Records excerpted from a collection:
—————
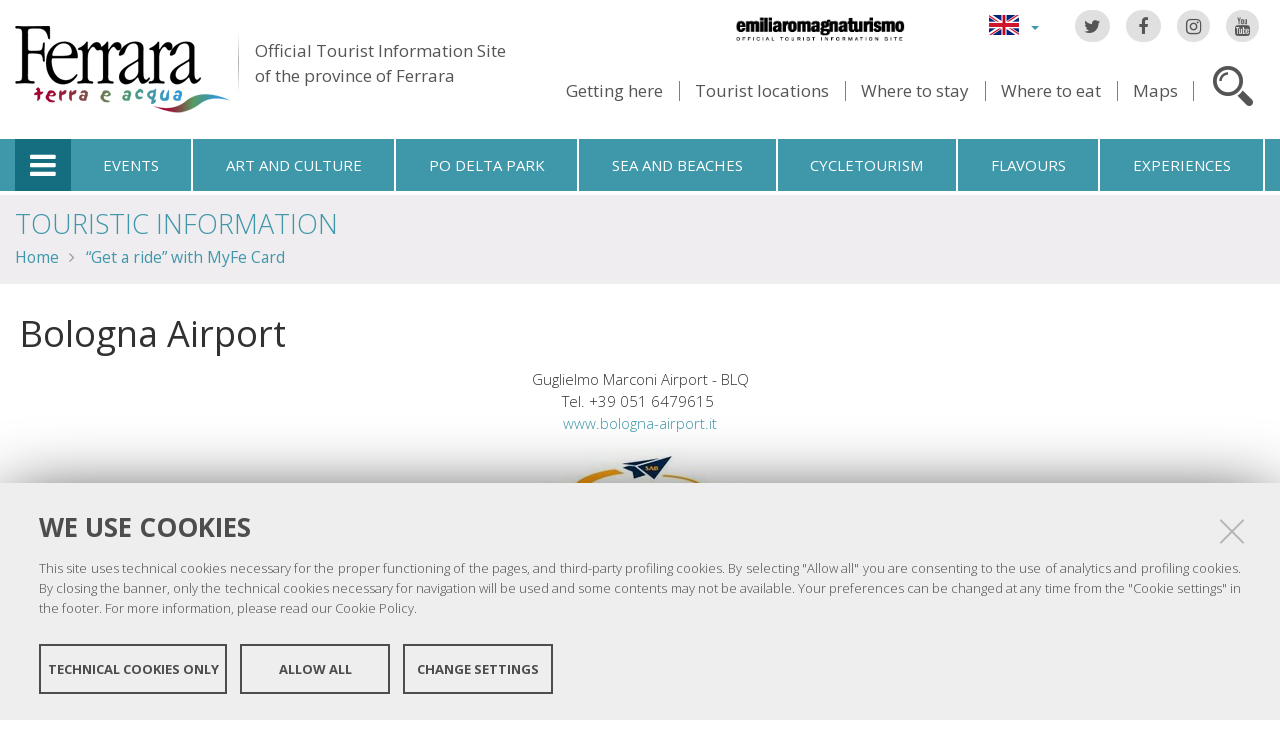

--- FILE ---
content_type: text/css;charset=utf-8
request_url: https://www.ferrarainfo.com/portal_css/fta.plonetheme/resourcefta.plonetheme.stylesheetsvbm-cachekey5822.css
body_size: 1041
content:

/* - ++resource++fta.plonetheme.stylesheets/vbm.css - */
@media screen {
/* https://www.ferrarainfo.com/portal_css/++resource++fta.plonetheme.stylesheets/vbm.css?original=1 */
.panes-vbm{
padding-left:1em;
}
.panes-vbm h3{
line-height: 0.5em;
}
.fta-tabbed-field-group{
float:left;
}
.ftatab{
position: relative
}
.ftatab select {
padding-right: 20px;
}
.fta-tabbed-bottom .fta-poweredby{
float: right;
}
.accordion-pane .fta-poweredby{
width: 100%;
font-size: 80%;
clear: both;
}
.fta-tabbed-field-group.fta-group-60{
width: 62%;
}
.fta-tabbed-field-group.fta-group-50{
width: 48%;
}
.fta-tabbed-field-group.fta-group-20{
width: 15%;
}
.fta-tabbed-field.visitferrara-field {
float: left;
}
.fta-tabbed-bottom .datepicker{
width:5em;
}
.fta-accordions-content .datepicker{
width:4em;
}
.fta-tabbed-bottom .fta-group-left-border{
}
.ftatab form[name="visitferrara-search-room"] .btn,
.ftatab form[name="visitferrara-book-busandfly"] .btn,
.ftatab form[name="visitferrara-buy-myfecard"] .btn{
padding: 0.5em 1em;
border-radius: 2px;
border-width: 0px;
text-transform: uppercase;
color: #FFF;
font-weight: normal;
clear: both;
display:block;
position: relative;
}
.ftatab form[name="visitferrara-search-room"] .btn{
background-color: #ac4138;
}
.ftatab form[name="visitferrara-book-busandfly"] .btn{
background-color: #3da0e4;
}
.ftatab form[name="visitferrara-buy-myfecard"] .btn{
background-color: #ff8829;
}
.ftatab .btn i{
display: inline-block;
width: 16px;
height: 16px;
position:relative;
top:  3px;
}
.ftatab .btn .icon-search{
background: transparent url("++resource++fta.plonetheme.images/magnif-16.png") repeat-x scroll left bottom;
}
.ftatab .btn .icon-bus{
background: transparent url("++resource++fta.plonetheme.images/bus-16.png") repeat-x scroll left bottom;
}
.ftatab .btn .icon-cart{
background: transparent url("++resource++fta.plonetheme.images/cart-16.png") repeat-x scroll left bottom;
}
.fta-tabbed-field.visitferrara-field input,
.fta-tabbed-field.visitferrara-field select{
font-size: 110%;
margin-right: 0.5em;
border: 1px solid #cdcdcd;
background: #FFF;
border-radius: 2px;
color: #444;
padding: 5px;
}
.fta-tabbed-field.visitferrara-field label{
font-size: 110%;
font-weight: normal;
color: #444;
display:block;
}
.fta-tabbed-field.visitferrara-field select{
}
.fta-tabbed-field-row{
clear:both;
margin: 1em 0;
}
.fta-tabbed-bottom #fta-search-room-did{
width: 14em;
}
#ui-datepicker-div{
z-index: 999 !important;
}
#fta-buy-myfecard-date{
width: 10em;
}
.fta-accordions-content .fta-tabbed-field-row{
margin: 0;
}
.fta-accordions-content p{
margin-bottom: 0;
}
.fta-accordions-content .fta-tabbed-field-group{
width: 100%;
}
.fta-accordions-content .fta-tabbed-field-group.fta-group-20{
width: 36%;
margin-right: 20px;
}
.accordion-pane .fta-tabbed-field-group.fta-group-50{
width: 100%;
}
.accordion-pane .actions{
margin-bottom: 10px;
}
.accordion-pane .ui-accordion-content{
padding: 0 1em;
}
.accordion-pane .fta-tabbed-field.visitferrara-field{
margin-right: 5px;
}
.accordion-pane h4{
font-size: 105%;
}
.accordion-pane .actions{
font-size: 90%;
}
.accordion-pane .fta-tabbed-field label,
.accordion-pane .fta-tabbed-field.visitferrara-field select,
.accordion-pane .fta-tabbed-field.visitferrara-field input {
font-size: 95%;
}
.accordion-pane #fta-buy-myfecard-date{
width: 6em;
}
/* */
#inside-wrapper-tab,
#wrapper-tab-eventi .tab-bg {width: 100%;}
.portlet-vbm {min-height: 250px;}
.panes-vbm h3 {line-height: 1em; font-size: 1.2em; margin-top: 0;}
.fta-tabbed-field.visitferrara-field label {font-size: 1em; margin-bottom: 0.3em;}
.fta-tabbed-bottom select#fta-search-room-did { width: 140%; text-transform: uppercase; }
.fta-tabbed-field.visitferrara-field input, .fta-tabbed-field.visitferrara-field select {font-size: 1em;}
.fta-tabbed-field.visitferrara-field select {height: 2.4em; }
input#fta-seach-room-checkin, input#fta-seach-room-checkout {min-width: 6em;}
.fta-tabbed-bottom .fta-group-left-border .fta-tabbed-field.visitferrara-field + .fta-tabbed-field.visitferrara-field {margin-right: 0; padding:0 1em;}
.fta-tabbed-field-group.fta-group-50.fta-tabbed-field-group-locality {width: 42%}
.fta-tabbed-field-group-locality + .fta-tabbed-field-group.fta-group-50 {width: 54%;}
.ftatab form .btn {padding: 0.5em 1.3em 0.7em; font-size: 1em; cursor: pointer;}
.fta-tabbed-field-row {margin-bottom:0; /**/}
#content .panes-vbm p {margin-bottom: 0.4em;}
.tab-myfecard .fta-tabbed-field-group.fta-group-50 {width: auto;}
.accordion-pane .ftatab h4 {font-size: 1em; line-height: 1.3em; margin: 0.5em 0 0.7em;}
.accordion-pane .ftatab.tab-busandfly h4,
.accordion-pane .ftatab.tab-myfecard h4 {margin: 0.8em 0 0.4em;}
.fta-accordions-content .fta-tabbed-field.visitferrara-field label { font-size: 0.9em; margin-bottom: 0.2em;}
.accordion-pane .fta-tabbed-field.visitferrara-field {margin-right: 0; float: none; display: block; margin-bottom: 0.5em;}
.accordion-pane .fta-tabbed-field.visitferrara-field input {width: auto;}
.accordion-pane .fta-tabbed-field.visitferrara-field select#fta-search-room-did {width: 95%;}
.accordion-pane .actions { clear: left; padding-top: 1em;}
.accordion-pane .fta-poweredby {padding-bottom: 10px;}
.accordion-pane  .fta-poweredby a {margin-left: 0.6em;}
#portal-columns .accordion-pane .fta-tabbed-content p {font-size: 0.85em; line-height: 1.3em; float: none; width: auto; margin-bottom: 0.4em;}
.accordion-pane .tab-myfecard form {margin-top: 1em;}
.fta-tabbed-field-group-kids .fta-tabbed-field,
.fta-tabbed-field-group-checkinout .fta-tabbed-field{
float:right;
}
@media screen and (max-width: 1050px) {
input#fta-seach-room-checkin, input#fta-seach-room-checkout {min-width: 5em;}
.fta-tabbed-bottom select#fta-search-room-did{
width: 100%;
}
}
@media screen and (max-width: 470px) {
.fta-tabbed-field-group-locality + .fta-tabbed-field-group.fta-group-50,
.fta-tabbed-field-group.fta-group-50 { width: 100%; float: none; clear: left;  padding:0;}
.fta-tabbed-field.visitferrara-field {margin-top: 0.5em;}
.fta-tabbed-field-row {margin-top: 0.5em;}
.fta-tabbed-field-group.fta-group-20 {width: auto;}
.fta-tabbed-bottom .fta-group-left-border.fta-group-60 {border-left: 0; padding-left:0;}
#fta-vbm .actions {position: static;}
.tab-bg {min-height: 780px;}
.fta-tabbed-bottom .fta-poweredby {position: static; /**/ display: block; /**/ text-align: right;}
.tab-myfecard form .btn,
.tab-busandfly form .btn  {margin-top: 2em;}
.fta-tabbed-field-group-kids .fta-tabbed-field,
.fta-tabbed-field-group-checkinout .fta-tabbed-field{
float:left;
}
}
.template-seven-rows dl.warning,
.template-six-rows dl.warning{
margin-bottom: 3em;
}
—————
* [REQUIRED ACTION] Lines containing the word "images": how many are there in the data above? Reply with only that number.

* [EXERCISE RESULT] 3